Steve and Lynda Cooke
Wed 25 Nov 2015 16:24

Day 3 – Nov 24
Well Met by Moonlight

22:25.93N 20:06.11W

It's already difficult to tell what day it is without looking at a watch - we are settling into the routine of shipboard life. Watch follows watch, day follows day, wave follows wave. Weather has strengthened, with Nina hitting 12 knots of boat speed in 40 knots of wind. Apparently it's worse on the northerly course. At least there is a lot of light from the full moon, sufficient to duck the blasts of sea spray that occasionally come aboard like shrapnel.

Dawn arrives to reveal an inky grey sea with white horses whipped into it and the surface of the waves having that curious pattern like scales from the impact of the gusts, which are still in the 35-40 knot region. Morale is good despite having only one working head (toilet) and no hot water unless we put the engine on.

Watches on deck are blustery and - yes - cold and wet. It's like being back in the Channel. At one point, Peter points out that we have crossed the Tropic of Cancer and are therefore officially in the tropics. A crew swathed in oilskins, fleeces, hats and sailing gloves looks at each other and laughs.

Today sees the first real call on the galley apart from cup-a-soups. Mark and Frank make inroads on the fridge store of sausages, bacon and eggs. Also TOMATOES, on special offer on Nina all this week.

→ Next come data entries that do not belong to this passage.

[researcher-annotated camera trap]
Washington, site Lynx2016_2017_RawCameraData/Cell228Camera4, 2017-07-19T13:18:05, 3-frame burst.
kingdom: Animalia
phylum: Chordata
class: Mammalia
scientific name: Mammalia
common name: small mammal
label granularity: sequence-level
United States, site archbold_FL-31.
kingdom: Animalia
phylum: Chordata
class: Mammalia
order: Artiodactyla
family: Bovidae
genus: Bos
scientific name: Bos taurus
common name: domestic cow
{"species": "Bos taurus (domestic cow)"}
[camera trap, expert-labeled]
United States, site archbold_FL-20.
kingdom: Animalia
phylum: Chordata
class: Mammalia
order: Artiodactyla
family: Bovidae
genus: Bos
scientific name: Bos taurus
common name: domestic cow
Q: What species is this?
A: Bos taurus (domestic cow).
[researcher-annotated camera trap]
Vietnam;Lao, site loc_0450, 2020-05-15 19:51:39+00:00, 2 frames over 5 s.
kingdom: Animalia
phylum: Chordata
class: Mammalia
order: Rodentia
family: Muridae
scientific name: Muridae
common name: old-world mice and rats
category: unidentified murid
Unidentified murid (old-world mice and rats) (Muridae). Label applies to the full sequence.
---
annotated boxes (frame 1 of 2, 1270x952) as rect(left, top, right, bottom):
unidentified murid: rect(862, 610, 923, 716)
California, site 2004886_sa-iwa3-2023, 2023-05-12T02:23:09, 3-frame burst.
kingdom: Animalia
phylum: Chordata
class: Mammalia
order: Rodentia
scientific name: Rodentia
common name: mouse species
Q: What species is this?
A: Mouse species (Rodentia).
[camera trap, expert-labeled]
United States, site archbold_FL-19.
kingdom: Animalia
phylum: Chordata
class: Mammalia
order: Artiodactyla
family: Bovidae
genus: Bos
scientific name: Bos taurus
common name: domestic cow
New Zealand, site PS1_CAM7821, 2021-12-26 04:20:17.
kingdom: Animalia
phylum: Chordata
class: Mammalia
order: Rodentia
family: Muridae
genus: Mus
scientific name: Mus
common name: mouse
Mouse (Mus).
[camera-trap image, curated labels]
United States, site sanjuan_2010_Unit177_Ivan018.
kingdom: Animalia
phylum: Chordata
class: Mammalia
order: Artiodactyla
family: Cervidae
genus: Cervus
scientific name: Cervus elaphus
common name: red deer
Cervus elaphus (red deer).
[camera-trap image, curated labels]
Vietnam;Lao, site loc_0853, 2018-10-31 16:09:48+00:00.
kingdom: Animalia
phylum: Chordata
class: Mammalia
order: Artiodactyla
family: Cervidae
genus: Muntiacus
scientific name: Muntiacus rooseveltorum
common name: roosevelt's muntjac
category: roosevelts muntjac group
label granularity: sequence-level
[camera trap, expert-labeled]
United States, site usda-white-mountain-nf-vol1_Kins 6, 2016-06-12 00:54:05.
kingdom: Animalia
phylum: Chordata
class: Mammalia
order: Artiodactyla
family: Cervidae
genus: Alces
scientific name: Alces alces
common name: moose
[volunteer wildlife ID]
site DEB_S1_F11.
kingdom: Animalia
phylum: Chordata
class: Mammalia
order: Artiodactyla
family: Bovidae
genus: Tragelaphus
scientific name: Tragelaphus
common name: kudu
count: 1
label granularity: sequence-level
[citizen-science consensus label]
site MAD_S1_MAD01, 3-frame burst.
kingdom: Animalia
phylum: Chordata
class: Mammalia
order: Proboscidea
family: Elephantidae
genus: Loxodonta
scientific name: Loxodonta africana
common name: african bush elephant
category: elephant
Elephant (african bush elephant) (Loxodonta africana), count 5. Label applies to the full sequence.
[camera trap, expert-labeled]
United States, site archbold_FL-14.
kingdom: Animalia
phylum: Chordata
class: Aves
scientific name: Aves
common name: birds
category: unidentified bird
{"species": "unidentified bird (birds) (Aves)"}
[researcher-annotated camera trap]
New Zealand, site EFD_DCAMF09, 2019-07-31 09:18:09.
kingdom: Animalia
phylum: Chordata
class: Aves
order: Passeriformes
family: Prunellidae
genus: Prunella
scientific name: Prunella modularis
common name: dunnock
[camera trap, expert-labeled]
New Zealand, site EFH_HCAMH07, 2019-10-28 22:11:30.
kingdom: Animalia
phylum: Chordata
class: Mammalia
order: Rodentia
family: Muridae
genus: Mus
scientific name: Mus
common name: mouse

Chris has been struggling manfully with the SSB radio net. Through whistling and crackling, we all conclude that SSB 'still has time to shine'. The Iridium satphone is great however: Lyn is on to check that we're not uploading the blog to Facebook over the satellite: we're actually doing it by the economical MailaSail route; Frank's daughter Hazel is lifting it from there and transferring it.

The 12-4 night watch turns out to be most agreeable. Brian from Rhum, the Starlight 39 beside us in the marina, comes on the VHF for a chat. We can see his light across the moonlit carpet of waves. Three days out to sea on this vast ocean, we conclude we arre Well Met by Moonlight.